CHP'nin Afyonkarahisar Belediye Başkan adayı Burcu Köksal'ın DEM çıkışının ardından yaşananlar siyaset gündemindeki yerini korurken, Sabah Gazetesi yazarı Övür, arka planda yaşananları yazdı "daha sert ve derin bir kavga vardı." dedi.
"Açıklamanın duyulmasından sonra küplere binen İmamoğlu, hemen telefona sıralıyor ve "Genel Başkanı" Özgür Özel'i arıyordu. Kulislerde buna arama değil, "azarlama" deniyordu" ifadelerini kullandı.
İşte Mahmut Övür'ün bugünkü köşe yazısı:
"O kadını kaldır at partiden..."
Sonra Özel, Burcu Köksal'ı arıyor ve o da onu azarlıyordu:
"Ben düzeltme yaptım, beni dinlemediniz. Hemen adaylıktan istifa edin..."
Köksal'ın cevabı ise kamuoyunun yakından bildiği Canan Kaftancıoğluİmamoğlu kavgasını hatırlatıyordu:
"Özgür Bey, genel başkan olarak 80 ili ve İstanbul'u bir müteahhide peşkeş çektiniz ve partiyi teröristlere teslim ettiniz.
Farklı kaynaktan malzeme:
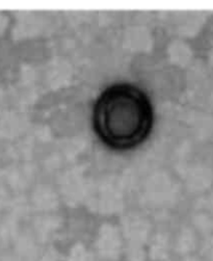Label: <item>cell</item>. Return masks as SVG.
<instances>
[{"instance_id": "cell-1", "label": "cell", "mask_w": 213, "mask_h": 261, "mask_svg": "<svg viewBox=\"0 0 213 261\" xmlns=\"http://www.w3.org/2000/svg\"><path fill=\"white\" fill-rule=\"evenodd\" d=\"M97 134L109 145L124 149L145 140L152 126V108L147 97L130 86H116L97 101Z\"/></svg>"}, {"instance_id": "cell-2", "label": "cell", "mask_w": 213, "mask_h": 261, "mask_svg": "<svg viewBox=\"0 0 213 261\" xmlns=\"http://www.w3.org/2000/svg\"><path fill=\"white\" fill-rule=\"evenodd\" d=\"M207 255L211 261H213V241L210 243L208 249H207Z\"/></svg>"}]
</instances>
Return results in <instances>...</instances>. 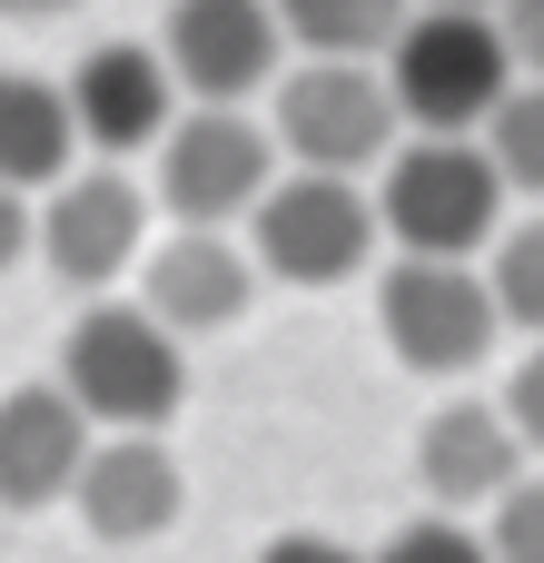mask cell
<instances>
[{
    "instance_id": "cell-1",
    "label": "cell",
    "mask_w": 544,
    "mask_h": 563,
    "mask_svg": "<svg viewBox=\"0 0 544 563\" xmlns=\"http://www.w3.org/2000/svg\"><path fill=\"white\" fill-rule=\"evenodd\" d=\"M515 79H525V59H515L505 20L476 0H426L387 40V89L416 129H486Z\"/></svg>"
},
{
    "instance_id": "cell-2",
    "label": "cell",
    "mask_w": 544,
    "mask_h": 563,
    "mask_svg": "<svg viewBox=\"0 0 544 563\" xmlns=\"http://www.w3.org/2000/svg\"><path fill=\"white\" fill-rule=\"evenodd\" d=\"M505 168L486 148V129H416L406 148H387V238L396 247H426V257H476L496 247L505 228Z\"/></svg>"
},
{
    "instance_id": "cell-3",
    "label": "cell",
    "mask_w": 544,
    "mask_h": 563,
    "mask_svg": "<svg viewBox=\"0 0 544 563\" xmlns=\"http://www.w3.org/2000/svg\"><path fill=\"white\" fill-rule=\"evenodd\" d=\"M377 336L406 376H476L505 336V307H496V277H476L466 257H426V247H396L387 287H377Z\"/></svg>"
},
{
    "instance_id": "cell-4",
    "label": "cell",
    "mask_w": 544,
    "mask_h": 563,
    "mask_svg": "<svg viewBox=\"0 0 544 563\" xmlns=\"http://www.w3.org/2000/svg\"><path fill=\"white\" fill-rule=\"evenodd\" d=\"M377 228L387 218H377V198L347 168H297V178H278L248 208V257L278 287H347L377 257Z\"/></svg>"
},
{
    "instance_id": "cell-5",
    "label": "cell",
    "mask_w": 544,
    "mask_h": 563,
    "mask_svg": "<svg viewBox=\"0 0 544 563\" xmlns=\"http://www.w3.org/2000/svg\"><path fill=\"white\" fill-rule=\"evenodd\" d=\"M59 386L89 406V426H168L188 406L178 327H159L149 307H89L59 346Z\"/></svg>"
},
{
    "instance_id": "cell-6",
    "label": "cell",
    "mask_w": 544,
    "mask_h": 563,
    "mask_svg": "<svg viewBox=\"0 0 544 563\" xmlns=\"http://www.w3.org/2000/svg\"><path fill=\"white\" fill-rule=\"evenodd\" d=\"M278 129H258L228 99H198L188 119H168L159 139V208L178 228H238L268 188H278Z\"/></svg>"
},
{
    "instance_id": "cell-7",
    "label": "cell",
    "mask_w": 544,
    "mask_h": 563,
    "mask_svg": "<svg viewBox=\"0 0 544 563\" xmlns=\"http://www.w3.org/2000/svg\"><path fill=\"white\" fill-rule=\"evenodd\" d=\"M396 89H387V69L377 59H297V69H278V148L297 158V168H377L387 158V139H396Z\"/></svg>"
},
{
    "instance_id": "cell-8",
    "label": "cell",
    "mask_w": 544,
    "mask_h": 563,
    "mask_svg": "<svg viewBox=\"0 0 544 563\" xmlns=\"http://www.w3.org/2000/svg\"><path fill=\"white\" fill-rule=\"evenodd\" d=\"M168 69L188 99H258L278 89V59H287V20L278 0H168V30H159Z\"/></svg>"
},
{
    "instance_id": "cell-9",
    "label": "cell",
    "mask_w": 544,
    "mask_h": 563,
    "mask_svg": "<svg viewBox=\"0 0 544 563\" xmlns=\"http://www.w3.org/2000/svg\"><path fill=\"white\" fill-rule=\"evenodd\" d=\"M139 238H149V198L119 178V168H69L59 188H40V267L59 287H109L139 267Z\"/></svg>"
},
{
    "instance_id": "cell-10",
    "label": "cell",
    "mask_w": 544,
    "mask_h": 563,
    "mask_svg": "<svg viewBox=\"0 0 544 563\" xmlns=\"http://www.w3.org/2000/svg\"><path fill=\"white\" fill-rule=\"evenodd\" d=\"M69 505H79V525H89L99 544H149V534H168V525L188 515V475H178V455L159 445V426H109V435L89 445Z\"/></svg>"
},
{
    "instance_id": "cell-11",
    "label": "cell",
    "mask_w": 544,
    "mask_h": 563,
    "mask_svg": "<svg viewBox=\"0 0 544 563\" xmlns=\"http://www.w3.org/2000/svg\"><path fill=\"white\" fill-rule=\"evenodd\" d=\"M69 119H79V148H99V158L159 148L168 119H178V69H168V49H149V40H99V49L69 69Z\"/></svg>"
},
{
    "instance_id": "cell-12",
    "label": "cell",
    "mask_w": 544,
    "mask_h": 563,
    "mask_svg": "<svg viewBox=\"0 0 544 563\" xmlns=\"http://www.w3.org/2000/svg\"><path fill=\"white\" fill-rule=\"evenodd\" d=\"M79 465H89V406L69 386H10L0 396V505L50 515L69 505Z\"/></svg>"
},
{
    "instance_id": "cell-13",
    "label": "cell",
    "mask_w": 544,
    "mask_h": 563,
    "mask_svg": "<svg viewBox=\"0 0 544 563\" xmlns=\"http://www.w3.org/2000/svg\"><path fill=\"white\" fill-rule=\"evenodd\" d=\"M515 475H525V435L505 426V406L456 396V406L426 416V435H416V485H426L436 515H476V505H496Z\"/></svg>"
},
{
    "instance_id": "cell-14",
    "label": "cell",
    "mask_w": 544,
    "mask_h": 563,
    "mask_svg": "<svg viewBox=\"0 0 544 563\" xmlns=\"http://www.w3.org/2000/svg\"><path fill=\"white\" fill-rule=\"evenodd\" d=\"M258 297V257L228 247L218 228H178L159 257H149V317L178 327V336H228Z\"/></svg>"
},
{
    "instance_id": "cell-15",
    "label": "cell",
    "mask_w": 544,
    "mask_h": 563,
    "mask_svg": "<svg viewBox=\"0 0 544 563\" xmlns=\"http://www.w3.org/2000/svg\"><path fill=\"white\" fill-rule=\"evenodd\" d=\"M69 148H79L69 89L40 79V69H0V178L10 188H59L69 178Z\"/></svg>"
},
{
    "instance_id": "cell-16",
    "label": "cell",
    "mask_w": 544,
    "mask_h": 563,
    "mask_svg": "<svg viewBox=\"0 0 544 563\" xmlns=\"http://www.w3.org/2000/svg\"><path fill=\"white\" fill-rule=\"evenodd\" d=\"M416 0H278L287 40L307 59H387V40L406 30Z\"/></svg>"
},
{
    "instance_id": "cell-17",
    "label": "cell",
    "mask_w": 544,
    "mask_h": 563,
    "mask_svg": "<svg viewBox=\"0 0 544 563\" xmlns=\"http://www.w3.org/2000/svg\"><path fill=\"white\" fill-rule=\"evenodd\" d=\"M486 148H496V168H505V188H515V198H544V69H525V79L496 99Z\"/></svg>"
},
{
    "instance_id": "cell-18",
    "label": "cell",
    "mask_w": 544,
    "mask_h": 563,
    "mask_svg": "<svg viewBox=\"0 0 544 563\" xmlns=\"http://www.w3.org/2000/svg\"><path fill=\"white\" fill-rule=\"evenodd\" d=\"M496 307H505V327H525V336H544V218H525V228H496Z\"/></svg>"
},
{
    "instance_id": "cell-19",
    "label": "cell",
    "mask_w": 544,
    "mask_h": 563,
    "mask_svg": "<svg viewBox=\"0 0 544 563\" xmlns=\"http://www.w3.org/2000/svg\"><path fill=\"white\" fill-rule=\"evenodd\" d=\"M367 563H496V544H486L466 515H416V525H396Z\"/></svg>"
},
{
    "instance_id": "cell-20",
    "label": "cell",
    "mask_w": 544,
    "mask_h": 563,
    "mask_svg": "<svg viewBox=\"0 0 544 563\" xmlns=\"http://www.w3.org/2000/svg\"><path fill=\"white\" fill-rule=\"evenodd\" d=\"M486 515H496V525H486L496 563H544V475H515Z\"/></svg>"
},
{
    "instance_id": "cell-21",
    "label": "cell",
    "mask_w": 544,
    "mask_h": 563,
    "mask_svg": "<svg viewBox=\"0 0 544 563\" xmlns=\"http://www.w3.org/2000/svg\"><path fill=\"white\" fill-rule=\"evenodd\" d=\"M496 406H505V426L525 435V455H544V336H535V356L505 376V396H496Z\"/></svg>"
},
{
    "instance_id": "cell-22",
    "label": "cell",
    "mask_w": 544,
    "mask_h": 563,
    "mask_svg": "<svg viewBox=\"0 0 544 563\" xmlns=\"http://www.w3.org/2000/svg\"><path fill=\"white\" fill-rule=\"evenodd\" d=\"M20 257H40V208H30V188L0 178V277H10Z\"/></svg>"
},
{
    "instance_id": "cell-23",
    "label": "cell",
    "mask_w": 544,
    "mask_h": 563,
    "mask_svg": "<svg viewBox=\"0 0 544 563\" xmlns=\"http://www.w3.org/2000/svg\"><path fill=\"white\" fill-rule=\"evenodd\" d=\"M496 20H505L515 59H525V69H544V0H496Z\"/></svg>"
},
{
    "instance_id": "cell-24",
    "label": "cell",
    "mask_w": 544,
    "mask_h": 563,
    "mask_svg": "<svg viewBox=\"0 0 544 563\" xmlns=\"http://www.w3.org/2000/svg\"><path fill=\"white\" fill-rule=\"evenodd\" d=\"M258 563H367V554H357V544H337V534H278Z\"/></svg>"
},
{
    "instance_id": "cell-25",
    "label": "cell",
    "mask_w": 544,
    "mask_h": 563,
    "mask_svg": "<svg viewBox=\"0 0 544 563\" xmlns=\"http://www.w3.org/2000/svg\"><path fill=\"white\" fill-rule=\"evenodd\" d=\"M59 10H79V0H0V20H59Z\"/></svg>"
},
{
    "instance_id": "cell-26",
    "label": "cell",
    "mask_w": 544,
    "mask_h": 563,
    "mask_svg": "<svg viewBox=\"0 0 544 563\" xmlns=\"http://www.w3.org/2000/svg\"><path fill=\"white\" fill-rule=\"evenodd\" d=\"M476 10H496V0H476Z\"/></svg>"
}]
</instances>
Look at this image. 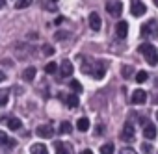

Asıl siz istifa edin."
Köksal çok daha ayrıntılı bu kavganın içyüzünü açıklar mı göreceğiz ama kulislerde yüze kapanan telefonlar, İmamoğlu'nun tehdide varan konuşmaları gibi onlarca şey konuşuluyor.
Gördüğünüz gibi CHP'de tablo mayıs travmasından çok daha vahim ve patlamaya hazır durumda.
Kurultay sonrası CHP'nin yönetilemediği, 160 bini aşkın CHP üyesinin istifa ettiği, çok merkezli bir CHP olduğu ve bunlar arasındaki kavganın er veya geç patlayacağı biliniyor ve bekleniyordu ama bu kadar erken açığa çıkacağı tahmin edilmiyordu.
Siyaset üretmeden siyaset yapmanın, gizli kapaklı ittifaklarla iş kotarmanın nasıl bir siyasi savrulmaya ve dip dalgaya yol açacağını kestirmek hiç kolay değil. CHP tam da bunu yaşıyor.